** Opening EXCERPTED TEXT block **

The Ark Returns to Israel
“The men of Beth-shemesh said, ‘Who is able to stand before the Lord, this holy God? And to whom shall he go up away from us?’ ” (v. 20).- 1 Samuel 6
The Philistines thought that Yahweh, the covenant Lord of Israel, was just one god among many. When they captured the ark of God at the end of the life of Eli the priest (1 Sam. 4), they set the ark in the temple of their god Dagon, for they believed Dagon had defeated Yahweh and that Yahweh could be worshiped alongside Dagon. But the Philistines soon learned that Yahweh was no mere rival to their god. Yahweh displayed His sovereign power while the ark was in Dagon’s temple. He broke the idol of Dagon and afflicted the Philistines with tumors for treating Him as one god among many (chap. 5), thereby revealing Himself not only as higher than Dagon but as the one, true creator God.

** Closing EXCERPTED TEXT block **
** Opening EXTRACTED RECORDS block **

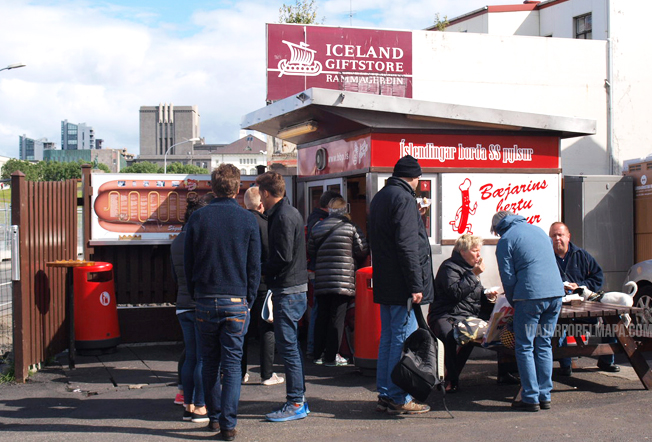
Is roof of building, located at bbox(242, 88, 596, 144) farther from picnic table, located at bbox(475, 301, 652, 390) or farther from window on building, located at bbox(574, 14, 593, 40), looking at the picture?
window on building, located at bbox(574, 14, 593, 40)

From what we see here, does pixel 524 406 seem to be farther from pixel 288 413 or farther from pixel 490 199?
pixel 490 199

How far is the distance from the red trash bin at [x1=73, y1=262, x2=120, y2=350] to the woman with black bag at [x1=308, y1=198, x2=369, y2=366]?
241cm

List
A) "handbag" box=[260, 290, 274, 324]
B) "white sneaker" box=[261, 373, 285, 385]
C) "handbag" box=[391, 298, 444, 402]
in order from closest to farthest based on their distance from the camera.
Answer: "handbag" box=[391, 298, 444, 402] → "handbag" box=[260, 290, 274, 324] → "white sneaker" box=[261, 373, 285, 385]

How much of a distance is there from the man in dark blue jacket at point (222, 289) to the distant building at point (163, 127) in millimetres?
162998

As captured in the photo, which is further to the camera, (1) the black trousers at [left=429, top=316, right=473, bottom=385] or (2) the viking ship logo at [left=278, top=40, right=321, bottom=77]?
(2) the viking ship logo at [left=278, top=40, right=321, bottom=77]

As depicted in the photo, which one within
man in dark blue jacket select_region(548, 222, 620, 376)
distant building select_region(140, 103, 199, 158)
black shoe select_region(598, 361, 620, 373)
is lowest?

** Closing EXTRACTED RECORDS block **

PROMPT A:
From the passage about the ark's return to Israel, copy word for word the part that begins at the words "The Ark Returns" and stops after "true creator God.".
PROMPT B:
Pick up the passage about the ark's return to Israel after its last sentence and keep writing it.

TASK RESULT A:
The Ark Returns to Israel
“The men of Beth-shemesh said, ‘Who is able to stand before the Lord, this holy God? And to whom shall he go up away from us?’ ” (v. 20).- 1 Samuel 6
The Philistines thought that Yahweh, the covenant Lord of Israel, was just one god among many. When they captured the ark of God at the end of the life of Eli the priest (1 Sam. 4), they set the ark in the temple of their god Dagon, for they believed Dagon had defeated Yahweh and that Yahweh could be worshiped alongside Dagon. But the Philistines soon learned that Yahweh was no mere rival to their god. Yahweh displayed His sovereign power while the ark was in Dagon’s temple. He broke the idol of Dagon and afflicted the Philistines with tumors for treating Him as one god among many (chap. 5), thereby revealing Himself not only as higher than Dagon but as the one, true creator God.

TASK RESULT B:
The Philistines had to get rid of the ark if the plague was to be stopped. Today’s passage tells us how they did this, and it also tells us that God sent rats among the Philistines while the ark was with them. The Philistine priests told the people to send the ark back with a “guilt offering”—five golden rats and five golden tumors according to the five “Philistine rulers” (1 Sam. 6:1–5). This references the five major Philistine cities located near the Mediterranean coast, each with its own leader. Commentators indicate that the Philistine priests were employing a kind of “sympathetic magic.” By sending the tumors and rats away, the Philistines thought they would send the plague out of their land.
The Philistines set the golden images and the ark on a cart drawn by two cows that had never been yoked and that had some young calves. Female cows that had never been yoked would instinctively go to their young, so if the oxen were to head for Israel, it would be a sign that Yahweh had brought about the plagues and that He accepted the gold offerings. Yahweh did direct the cart back to Israel, for the cows were compelled to head for the Israelite town of Beth-shemesh, lowing all the way (vv. 6–16).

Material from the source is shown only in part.